═══ Supplied material ═══
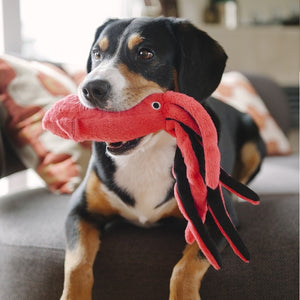 P.L.A.Y. Giant Squid Dog Toy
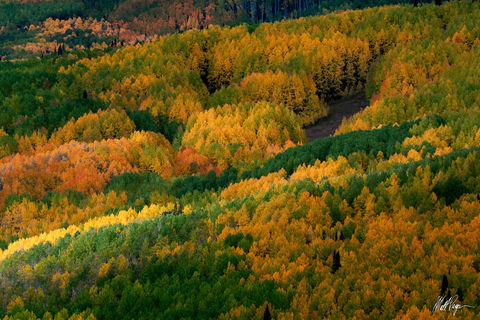Aspen Trees, Colorado, Crested Butte, Fall Colors, Light, beam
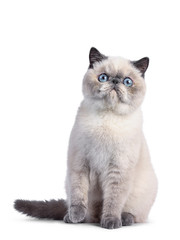 Wall Mural - Cute blue tortie point Exotic Shorthair kitten, sitting up facing front. Looking surprised to camera with blue eyes. Isolated on white background.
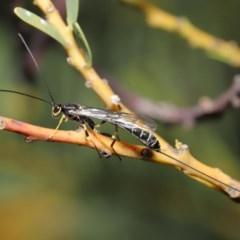 Ichneumonidae sp. (family) (Unidentified ichneumon wasp) at ANBG - 27 Sep 2020 by TimL
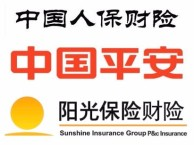 办理视频联网报警财产保险服务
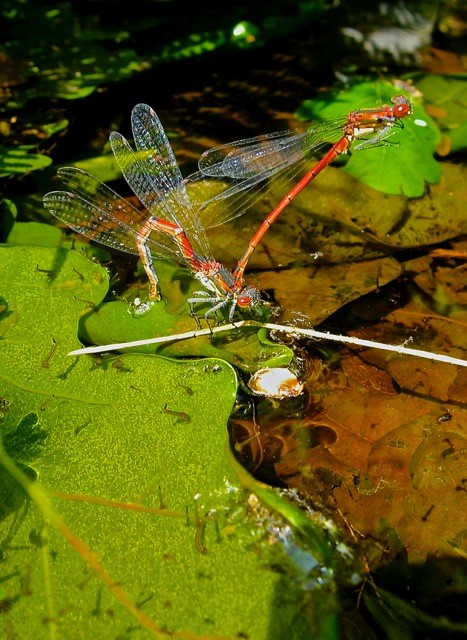 Large red damselflies courted and cavorted above short-lived mini ponds.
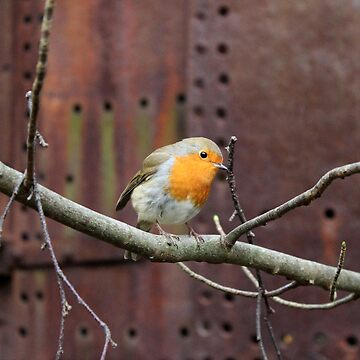 Robin Red Breast out doing his Christmas Shopping by adamredshaw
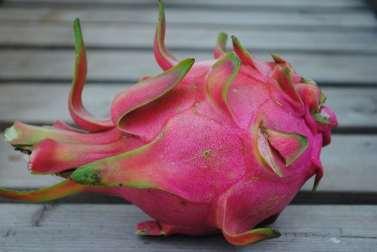 Pitaya rouge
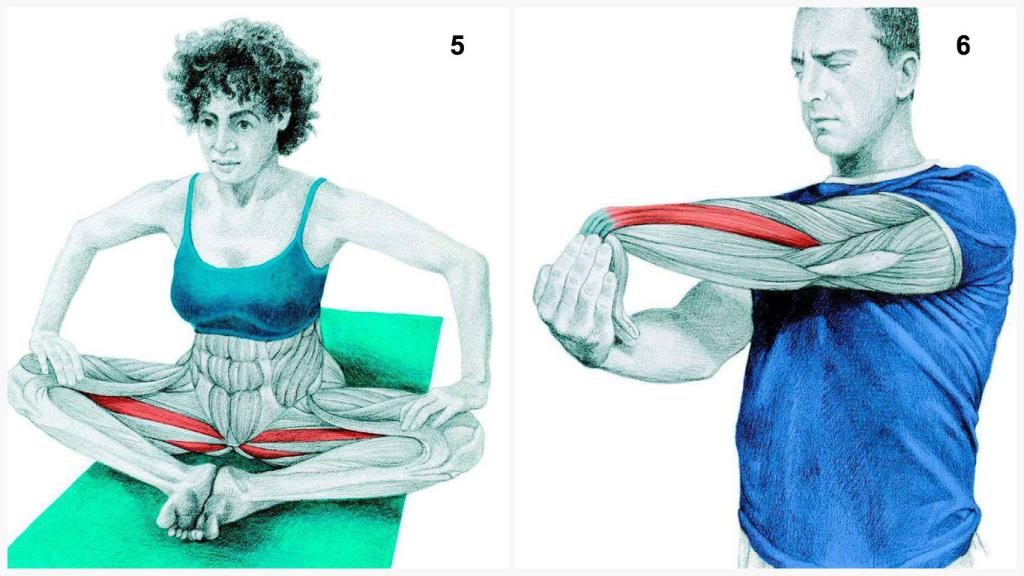 Yoga5_6-1024x576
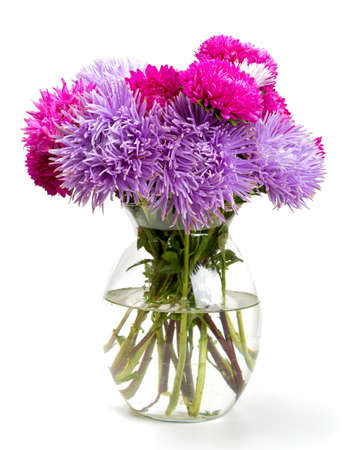 bunch of flowers: aster flowers isolated on white background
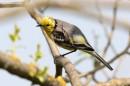 Birding tour Belarus: Citrine Wagtail preening
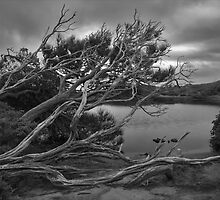 Perdition Ponds - B&W by Ian Stewart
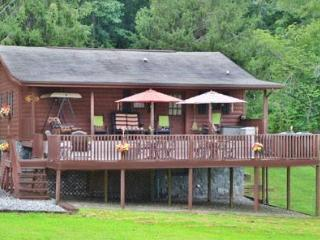 Meadowbrook Log Cabin - Sylva vacation rentals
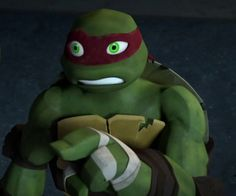 I think Raph has the best facial expressions in this show. :3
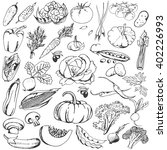 vegetables doodle set. big... | Shutterstock .eps vector #402226993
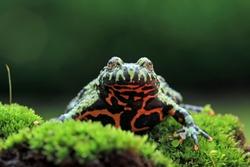 Fire belly toad closeup face on moss, animal closeup, Bombina orientalis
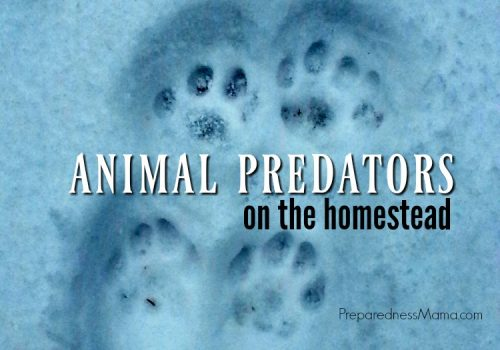 Bobcat tracks. Do you know what predators are eyeing your homestead animals? Learn how to recognize and prepare for 50 common animal predators on the homestead | PreparednessMama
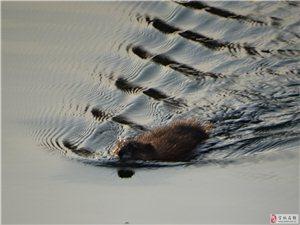 潮白河麝鼠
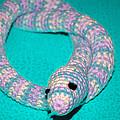 Crochet Snake In Blue by LeeAnn McLaneGoetz McLaneGoetzStudioLLCcom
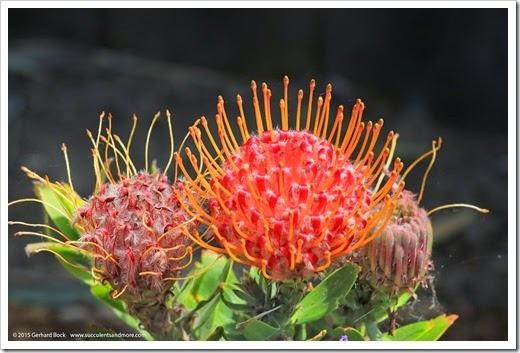 150422_Leucospermum-Scarlet-Ribbon_001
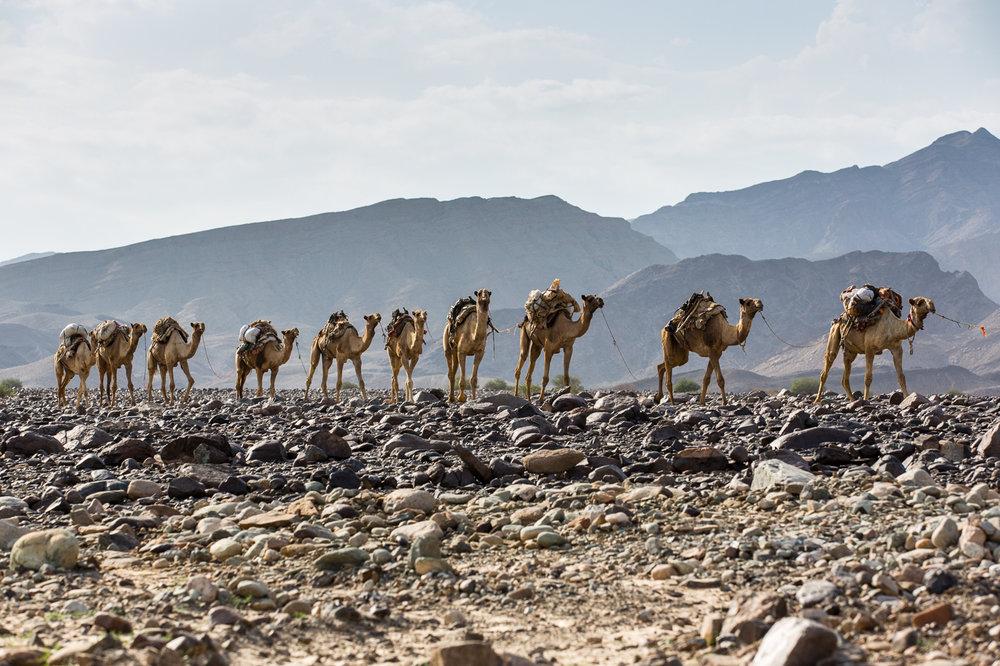 Ethiopia_Danakil-29.jpg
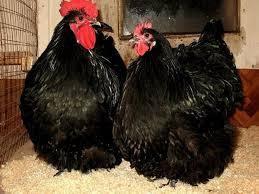 инкубационное яйцо породной птицы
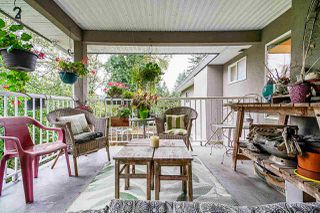 Photo 19: 10920 142B Street in Surrey: Bolivar Heights House for sale (North Surrey)  : MLS®# R2407921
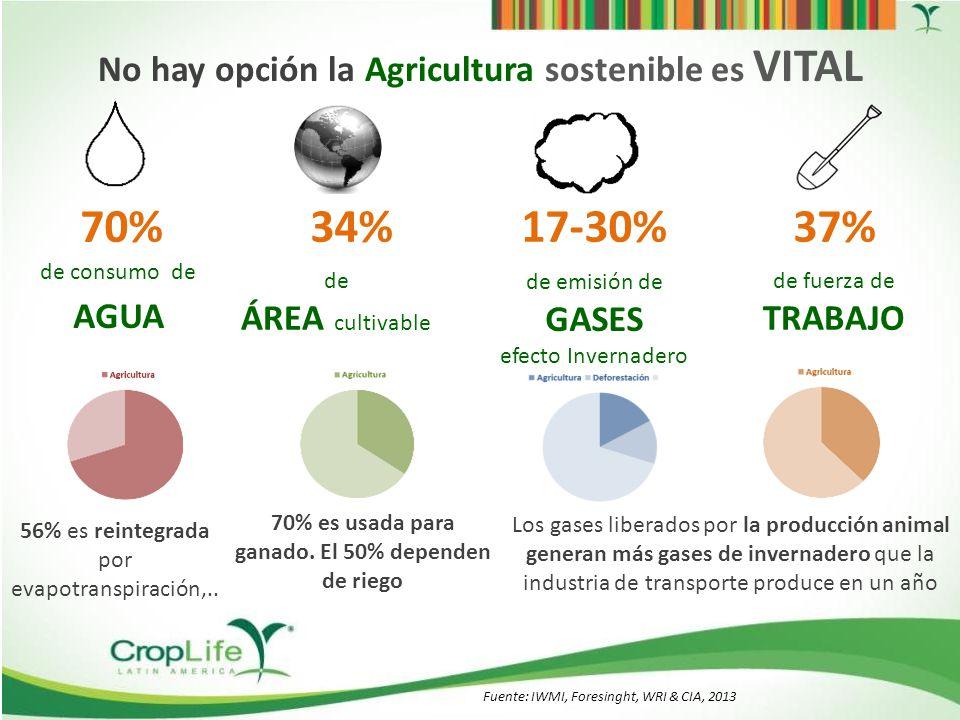 Alimentos para 9.3 millones en 2050 La agricultura deberá aumentar en un 85% su PRODUCCION ¿Qué se requiere para aumentar la producción de alimentos.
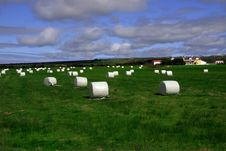 Field Of Bales Royalty Free Stock Images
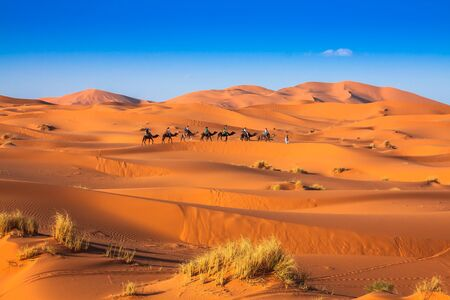 Camel caravan going through the sand dunes in the Sahara Desert, Merzouga, Morocco Stock Photo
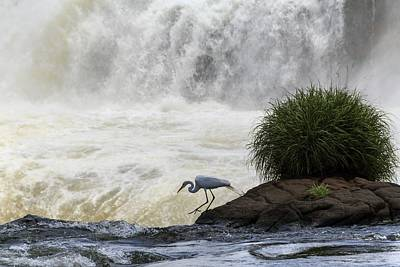 Great Egret At Iguazu Falls Poster by Alfred Pasieka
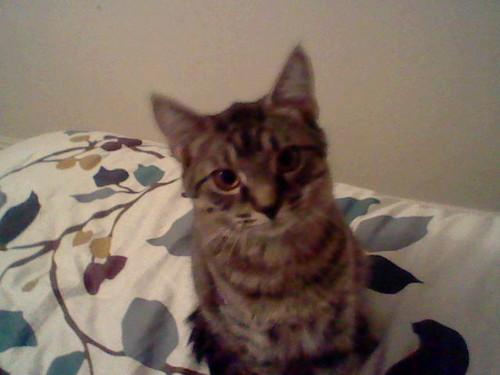 My kittypet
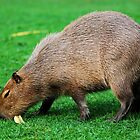 Capybara grazing on the lawn by Dfilyagin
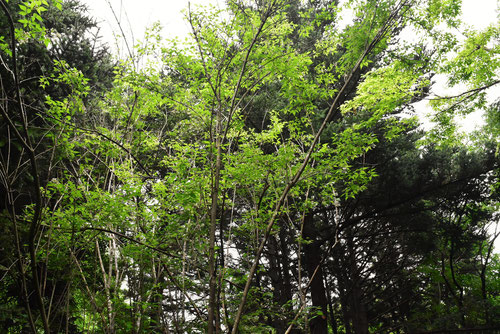 みつばうつぎの木の高さ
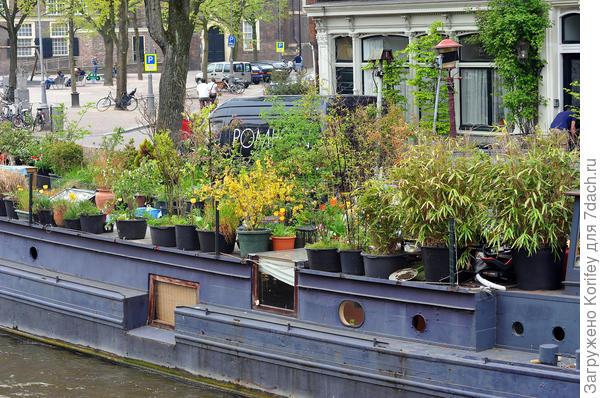Голландцы даже на старой барже тоже умудряются выращивать самые разные цветы и кустарники. Обратите внимание, цветет даже форзиция!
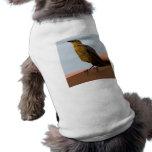 Ropa de oro del mascota del pájaro camisa de mascota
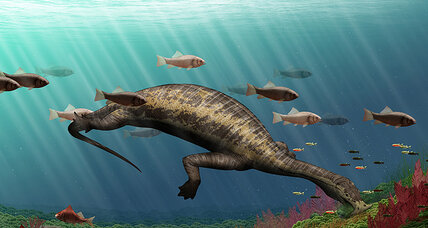 Was this hammerhead herbivore the ocean's first vegetarian reptile?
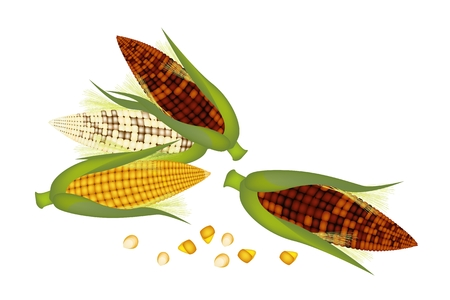 husk: Three Different Colors of Fresh Sweet Corns and Green Husk with Grains of Corn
═══
Activity> Pictures in the records above are to be left out of an otherwise exact copy.

Result for this task>
 P.L.A.Y. Giant Squid Dog Toy
Aspen Trees, Colorado, Crested Butte, Fall Colors, Light, beam
 Wall Mural - Cute blue tortie point Exotic Shorthair kitten, sitting up facing front. Looking surprised to camera with blue eyes. Isolated on white background.
 Ichneumonidae sp. (family) (Unidentified ichneumon wasp) at ANBG - 27 Sep 2020 by TimL
 办理视频联网报警财产保险服务
 Large red damselflies courted and cavorted above short-lived mini ponds.
 Robin Red Breast out doing his Christmas Shopping by adamredshaw
 Pitaya rouge
 Yoga5_6-1024x576
 bunch of flowers: aster flowers isolated on white background
 Birding tour Belarus: Citrine Wagtail preening
 Perdition Ponds - B&W by Ian Stewart
 Meadowbrook Log Cabin - Sylva vacation rentals
 I think Raph has the best facial expressions in this show. :3
 vegetables doodle set. big... | Shutterstock .eps vector #402226993
 Fire belly toad closeup face on moss, animal closeup, Bombina orientalis
 Bobcat tracks. Do you know what predators are eyeing your homestead animals? Learn how to recognize and prepare for 50 common animal predators on the homestead | PreparednessMama
 潮白河麝鼠
 Crochet Snake In Blue by LeeAnn McLaneGoetz McLaneGoetzStudioLLCcom
 150422_Leucospermum-Scarlet-Ribbon_001
 Ethiopia_Danakil-29.jpg
 инкубационное яйцо породной птицы
 Photo 19: 10920 142B Street in Surrey: Bolivar Heights House for sale (North Surrey)  : MLS®# R2407921
 Alimentos para 9.3 millones en 2050 La agricultura deberá aumentar en un 85% su PRODUCCION ¿Qué se requiere para aumentar la producción de alimentos.
 Field Of Bales Royalty Free Stock Images
 Camel caravan going through the sand dunes in the Sahara Desert, Merzouga, Morocco Stock Photo
 Great Egret At Iguazu Falls Poster by Alfred Pasieka
 My kittypet
 Capybara grazing on the lawn by Dfilyagin
 みつばうつぎの木の高さ
Голландцы даже на старой барже тоже умудряются выращивать самые разные цветы и кустарники. Обратите внимание, цветет даже форзиция!
 Ropa de oro del mascota del pájaro camisa de mascota
 Was this hammerhead herbivore the ocean's first vegetarian reptile?
 husk: Three Different Colors of Fresh Sweet Corns and Green Husk with Grains of Corn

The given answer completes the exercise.